(Beginning of DATA)
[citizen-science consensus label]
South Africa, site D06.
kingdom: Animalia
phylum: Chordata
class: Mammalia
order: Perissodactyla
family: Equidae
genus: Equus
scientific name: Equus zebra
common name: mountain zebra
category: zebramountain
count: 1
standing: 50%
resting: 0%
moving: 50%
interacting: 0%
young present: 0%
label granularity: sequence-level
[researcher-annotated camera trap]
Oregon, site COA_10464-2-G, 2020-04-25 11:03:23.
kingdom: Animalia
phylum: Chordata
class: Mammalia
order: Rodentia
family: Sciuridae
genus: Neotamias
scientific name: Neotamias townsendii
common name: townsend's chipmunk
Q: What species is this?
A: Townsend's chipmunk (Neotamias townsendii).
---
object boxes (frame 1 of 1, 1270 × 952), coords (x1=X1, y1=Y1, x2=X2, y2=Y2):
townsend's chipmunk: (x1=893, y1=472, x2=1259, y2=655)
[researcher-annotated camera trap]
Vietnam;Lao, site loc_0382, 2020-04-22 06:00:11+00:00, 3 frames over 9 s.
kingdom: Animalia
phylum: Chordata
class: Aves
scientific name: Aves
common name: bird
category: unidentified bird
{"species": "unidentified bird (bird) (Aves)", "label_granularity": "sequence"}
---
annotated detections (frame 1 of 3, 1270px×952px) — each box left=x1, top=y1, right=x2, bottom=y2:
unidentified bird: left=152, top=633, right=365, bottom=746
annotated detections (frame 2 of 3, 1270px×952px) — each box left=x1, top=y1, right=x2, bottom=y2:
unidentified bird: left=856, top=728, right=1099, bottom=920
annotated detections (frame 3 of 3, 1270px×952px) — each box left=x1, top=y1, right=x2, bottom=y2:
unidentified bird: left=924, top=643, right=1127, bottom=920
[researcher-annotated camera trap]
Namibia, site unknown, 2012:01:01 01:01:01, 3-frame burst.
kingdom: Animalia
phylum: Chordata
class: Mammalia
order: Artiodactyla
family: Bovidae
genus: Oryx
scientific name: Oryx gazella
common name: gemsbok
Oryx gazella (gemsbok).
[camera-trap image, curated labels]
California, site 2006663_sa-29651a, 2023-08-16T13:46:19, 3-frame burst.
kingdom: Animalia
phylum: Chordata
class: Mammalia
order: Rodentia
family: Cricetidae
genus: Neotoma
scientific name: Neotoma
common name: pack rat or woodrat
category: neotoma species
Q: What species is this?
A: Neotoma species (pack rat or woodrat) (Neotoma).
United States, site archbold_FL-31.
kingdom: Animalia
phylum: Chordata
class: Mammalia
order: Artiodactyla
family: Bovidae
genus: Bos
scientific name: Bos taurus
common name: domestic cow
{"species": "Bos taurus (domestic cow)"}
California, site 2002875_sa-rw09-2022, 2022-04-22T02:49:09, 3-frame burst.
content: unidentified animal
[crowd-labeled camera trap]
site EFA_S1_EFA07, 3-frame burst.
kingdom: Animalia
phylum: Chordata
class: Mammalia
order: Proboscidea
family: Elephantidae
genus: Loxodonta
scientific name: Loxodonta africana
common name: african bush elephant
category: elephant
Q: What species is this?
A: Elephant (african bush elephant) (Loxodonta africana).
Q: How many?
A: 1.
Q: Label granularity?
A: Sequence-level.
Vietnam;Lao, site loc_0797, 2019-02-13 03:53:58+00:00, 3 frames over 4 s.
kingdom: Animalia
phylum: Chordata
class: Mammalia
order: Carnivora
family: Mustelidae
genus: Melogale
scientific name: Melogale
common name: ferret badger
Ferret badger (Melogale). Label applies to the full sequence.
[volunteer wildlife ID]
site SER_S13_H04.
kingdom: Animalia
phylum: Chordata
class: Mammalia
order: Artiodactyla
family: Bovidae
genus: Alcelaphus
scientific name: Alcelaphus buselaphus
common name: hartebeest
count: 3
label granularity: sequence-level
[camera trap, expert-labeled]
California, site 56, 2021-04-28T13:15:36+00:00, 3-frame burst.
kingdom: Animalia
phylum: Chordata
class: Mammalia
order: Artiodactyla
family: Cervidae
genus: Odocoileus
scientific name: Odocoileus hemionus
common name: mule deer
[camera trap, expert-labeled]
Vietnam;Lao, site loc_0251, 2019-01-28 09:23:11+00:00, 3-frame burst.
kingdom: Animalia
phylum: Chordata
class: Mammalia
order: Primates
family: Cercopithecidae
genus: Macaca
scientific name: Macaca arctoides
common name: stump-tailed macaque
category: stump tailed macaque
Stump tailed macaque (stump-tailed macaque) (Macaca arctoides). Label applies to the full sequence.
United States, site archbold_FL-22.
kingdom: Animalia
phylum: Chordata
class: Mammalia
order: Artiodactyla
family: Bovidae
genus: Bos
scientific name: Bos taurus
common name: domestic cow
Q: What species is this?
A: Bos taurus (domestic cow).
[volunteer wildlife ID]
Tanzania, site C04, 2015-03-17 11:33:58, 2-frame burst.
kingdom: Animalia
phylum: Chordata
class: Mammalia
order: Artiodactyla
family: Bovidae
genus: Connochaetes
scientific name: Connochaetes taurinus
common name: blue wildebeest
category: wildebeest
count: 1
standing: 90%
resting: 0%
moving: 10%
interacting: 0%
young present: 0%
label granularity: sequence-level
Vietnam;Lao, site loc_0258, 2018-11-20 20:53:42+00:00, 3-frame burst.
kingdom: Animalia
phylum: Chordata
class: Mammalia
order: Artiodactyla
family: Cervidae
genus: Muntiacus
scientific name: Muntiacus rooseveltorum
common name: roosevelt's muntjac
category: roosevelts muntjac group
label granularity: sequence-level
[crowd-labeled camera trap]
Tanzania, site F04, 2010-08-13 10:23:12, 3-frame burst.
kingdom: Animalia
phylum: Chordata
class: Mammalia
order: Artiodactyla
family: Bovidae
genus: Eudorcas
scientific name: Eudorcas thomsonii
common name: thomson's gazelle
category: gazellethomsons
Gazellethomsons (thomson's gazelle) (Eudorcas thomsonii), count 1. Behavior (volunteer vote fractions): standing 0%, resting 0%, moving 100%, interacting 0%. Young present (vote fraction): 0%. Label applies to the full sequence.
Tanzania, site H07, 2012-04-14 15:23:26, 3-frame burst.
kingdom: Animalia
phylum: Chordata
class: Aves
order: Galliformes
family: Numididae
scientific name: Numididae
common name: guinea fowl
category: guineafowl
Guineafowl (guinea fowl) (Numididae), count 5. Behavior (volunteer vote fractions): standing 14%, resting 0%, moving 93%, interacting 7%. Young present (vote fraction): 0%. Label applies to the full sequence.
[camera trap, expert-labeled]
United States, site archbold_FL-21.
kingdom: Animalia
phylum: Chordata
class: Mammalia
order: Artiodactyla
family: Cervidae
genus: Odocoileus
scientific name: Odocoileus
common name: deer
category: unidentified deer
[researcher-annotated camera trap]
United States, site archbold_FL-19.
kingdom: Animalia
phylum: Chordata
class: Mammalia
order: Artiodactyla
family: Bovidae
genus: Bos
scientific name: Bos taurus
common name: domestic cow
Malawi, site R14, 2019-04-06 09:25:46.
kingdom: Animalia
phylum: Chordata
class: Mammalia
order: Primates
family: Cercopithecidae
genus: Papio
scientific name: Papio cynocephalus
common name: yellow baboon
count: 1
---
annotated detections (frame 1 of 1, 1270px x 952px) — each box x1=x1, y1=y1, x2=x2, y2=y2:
(End of DATA)
**DESCRIPTION OF THE TASK**
The lines from the one with "family: Numididae" through the end of the data above are to be set down exactly, with both boundary lines included and no other lines.

**ANSWER BOX**
family: Numididae
scientific name: Numididae
common name: guinea fowl
category: guineafowl
Guineafowl (guinea fowl) (Numididae), count 5. Behavior (volunteer vote fractions): standing 14%, resting 0%, moving 93%, interacting 7%. Young present (vote fraction): 0%. Label applies to the full sequence.
[camera trap, expert-labeled]
United States, site archbold_FL-21.
kingdom: Animalia
phylum: Chordata
class: Mammalia
order: Artiodactyla
family: Cervidae
genus: Odocoileus
scientific name: Odocoileus
common name: deer
category: unidentified deer
[researcher-annotated camera trap]
United States, site archbold_FL-19.
kingdom: Animalia
phylum: Chordata
class: Mammalia
order: Artiodactyla
family: Bovidae
genus: Bos
scientific name: Bos taurus
common name: domestic cow
Malawi, site R14, 2019-04-06 09:25:46.
kingdom: Animalia
phylum: Chordata
class: Mammalia
order: Primates
family: Cercopithecidae
genus: Papio
scientific name: Papio cynocephalus
common name: yellow baboon
count: 1
---
annotated detections (frame 1 of 1, 1270px x 952px) — each box x1=x1, y1=y1, x2=x2, y2=y2:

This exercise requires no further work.